グースとダックの違い

グース

グースは日本語ではガチョウ、ダックは日本語でアヒルのことです。

一般的に同じ水鳥の羽毛でもダックよりグースの方が以下の点において機能的に優れており原毛の価格も一部の例外を除きグースの方が高額です。

(1)一般的にダックよりグースの方が大きなダウンが採れやすい。

(2)グースの方がダウンの羽枝にコシがありダウンが壊れにくい。

(3)ダックに比べグースの方がダウン同士が絡まってだんごになりにくい。

羽毛ふとんは、主にガンカモ科の家禽であるガチョウ(がちょう-グース/goose)と家鴨(いえがも-ダック/Duck)の羽毛が使用されています。なお、極地のみに生息するアイダー(Eider)という野生の鴨のダウンなども、希少価値の羽毛として特殊高級用品に僅かな数量が使われております。
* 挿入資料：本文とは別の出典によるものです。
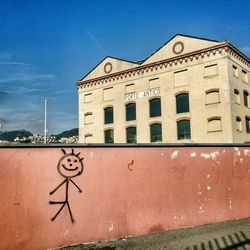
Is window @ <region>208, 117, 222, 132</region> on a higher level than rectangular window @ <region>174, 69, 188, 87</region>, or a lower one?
lower

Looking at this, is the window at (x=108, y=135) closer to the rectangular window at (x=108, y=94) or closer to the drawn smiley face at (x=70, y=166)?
the rectangular window at (x=108, y=94)

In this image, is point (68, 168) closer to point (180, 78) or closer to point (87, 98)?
point (180, 78)

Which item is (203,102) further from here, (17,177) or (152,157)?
(17,177)

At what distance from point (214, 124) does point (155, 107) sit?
6.50 meters

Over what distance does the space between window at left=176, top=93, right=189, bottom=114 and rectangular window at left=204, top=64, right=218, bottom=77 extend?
270 centimetres

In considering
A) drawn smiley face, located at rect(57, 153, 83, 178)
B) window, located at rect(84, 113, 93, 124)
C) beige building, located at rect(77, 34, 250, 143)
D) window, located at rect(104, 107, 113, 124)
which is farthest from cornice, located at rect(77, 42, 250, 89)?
drawn smiley face, located at rect(57, 153, 83, 178)

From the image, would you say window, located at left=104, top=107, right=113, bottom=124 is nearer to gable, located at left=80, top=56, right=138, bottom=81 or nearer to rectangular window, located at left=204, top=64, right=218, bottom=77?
gable, located at left=80, top=56, right=138, bottom=81

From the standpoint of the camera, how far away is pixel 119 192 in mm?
8211

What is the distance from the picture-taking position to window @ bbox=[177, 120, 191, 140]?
95.9 feet

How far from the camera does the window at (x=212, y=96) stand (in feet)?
92.5

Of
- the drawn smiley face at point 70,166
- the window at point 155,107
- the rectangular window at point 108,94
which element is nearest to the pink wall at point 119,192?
the drawn smiley face at point 70,166

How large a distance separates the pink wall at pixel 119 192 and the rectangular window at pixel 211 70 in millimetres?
18981

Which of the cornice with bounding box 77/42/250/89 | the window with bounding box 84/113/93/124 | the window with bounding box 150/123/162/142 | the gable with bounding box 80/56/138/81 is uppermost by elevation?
the gable with bounding box 80/56/138/81

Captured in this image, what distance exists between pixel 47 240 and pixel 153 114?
25399 millimetres
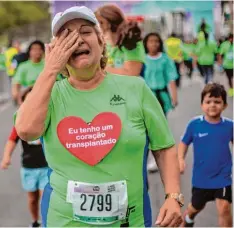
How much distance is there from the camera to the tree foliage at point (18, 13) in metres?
34.3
ガチョウの原種はヨーロッパ原産のハイイロガン、南米原産のサカツラガンであり、ハイイロガン系の品種は主に欧米で、サカツラガン系の品種は主にアジア、アフリカで飼育されています。ガチョウは美味な肉と肝臓(フォアグラ)を採るために飼育され、羽毛はどちらかというと副産物といえます。

鴨、アヒルの原種はマガモで、ヨーロッパ、中国で古くから品種改良が進んだため、今日では沢山の品種がでてきましたが、殆ど食肉用と採卵用として飼育されています。ヨーロッパでは大型のルーアンダック、中国,東南アジアではチャイニーズダック,ペキンダックなどが代表にあげられます。

グースとダックの品質比較

寝具用の原料としての羽毛の品質は、総体的はグースの方がダックよりも優れているといわれています。その理由として以下のことがあげられます。

(1) 生体としての鳥の体型がグースの方がダックより大きいため、比例してダウンボールが大きく、かさ高性に富んでいる。

(2) グースの方がダウンの羽枝、小羽枝が細くて柔らかく、ドレープ性に富んでいる。

(3) ダウンの小羽枝の三角形の節が、ダックは先端に片寄って集中し、グースでは間隔が長く、平均的に根元の方まであり、この節により羽毛どうしの相互排除性が働き、グースの方が優れたかさ高性を生み出すことになる。なお、陸鳥にも小さな節はあるが三角形の節は見当たらない。